# Requirement
Please collect each line from the entries below that contains the word "What". Case counts, so match capitals and lowercase exactly.

# Input for this task
- - - - - - -

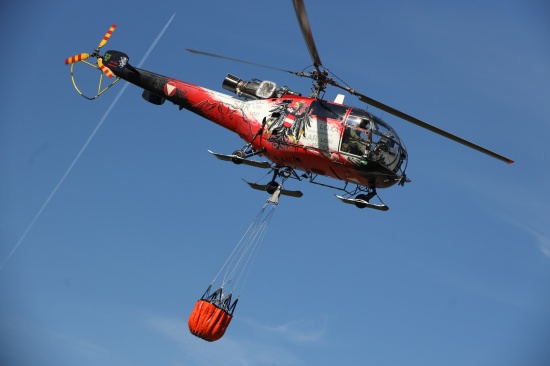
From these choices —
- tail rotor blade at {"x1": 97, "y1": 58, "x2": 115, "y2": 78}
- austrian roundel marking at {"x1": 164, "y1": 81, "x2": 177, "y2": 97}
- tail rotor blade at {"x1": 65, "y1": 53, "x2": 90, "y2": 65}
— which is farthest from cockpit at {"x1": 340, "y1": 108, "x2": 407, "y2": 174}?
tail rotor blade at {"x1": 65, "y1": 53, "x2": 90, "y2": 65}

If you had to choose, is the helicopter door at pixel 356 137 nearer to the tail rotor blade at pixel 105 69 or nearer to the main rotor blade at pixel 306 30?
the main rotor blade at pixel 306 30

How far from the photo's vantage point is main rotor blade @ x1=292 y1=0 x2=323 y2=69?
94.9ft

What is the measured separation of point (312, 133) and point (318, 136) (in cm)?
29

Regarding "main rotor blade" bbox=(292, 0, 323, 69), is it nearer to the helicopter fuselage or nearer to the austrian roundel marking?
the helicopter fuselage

- - - - - - -

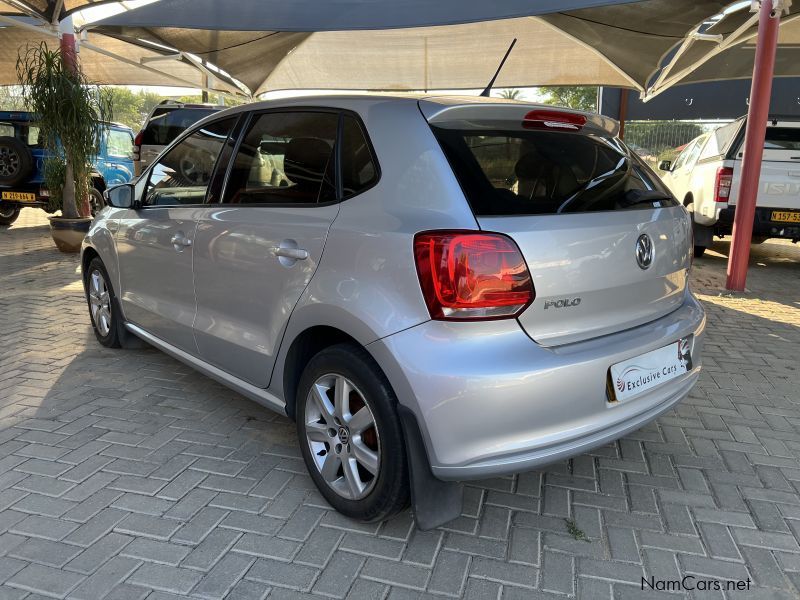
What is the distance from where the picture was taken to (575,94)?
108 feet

- - - - - - -

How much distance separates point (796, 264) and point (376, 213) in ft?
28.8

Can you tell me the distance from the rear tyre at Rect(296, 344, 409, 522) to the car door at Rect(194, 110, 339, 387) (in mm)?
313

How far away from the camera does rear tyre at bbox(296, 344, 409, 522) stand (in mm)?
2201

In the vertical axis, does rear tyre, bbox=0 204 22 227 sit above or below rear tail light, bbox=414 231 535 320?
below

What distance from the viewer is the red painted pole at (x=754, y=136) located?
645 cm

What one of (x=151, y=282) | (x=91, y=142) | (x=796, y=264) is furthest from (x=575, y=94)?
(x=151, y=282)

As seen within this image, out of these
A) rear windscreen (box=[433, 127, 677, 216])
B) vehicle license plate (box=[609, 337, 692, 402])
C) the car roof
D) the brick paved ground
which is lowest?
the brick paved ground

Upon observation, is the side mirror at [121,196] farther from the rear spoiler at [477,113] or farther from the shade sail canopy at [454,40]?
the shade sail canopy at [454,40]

- - - - - - -

# Task response
What is the measured separation of point (312, 133) and point (318, 136) (in cm)?
What is the distance from where the picture was taken to (575,94)?
What distance from the viewer is the red painted pole at (x=754, y=136) located?
What one of (x=151, y=282) | (x=91, y=142) | (x=796, y=264) is furthest from (x=575, y=94)?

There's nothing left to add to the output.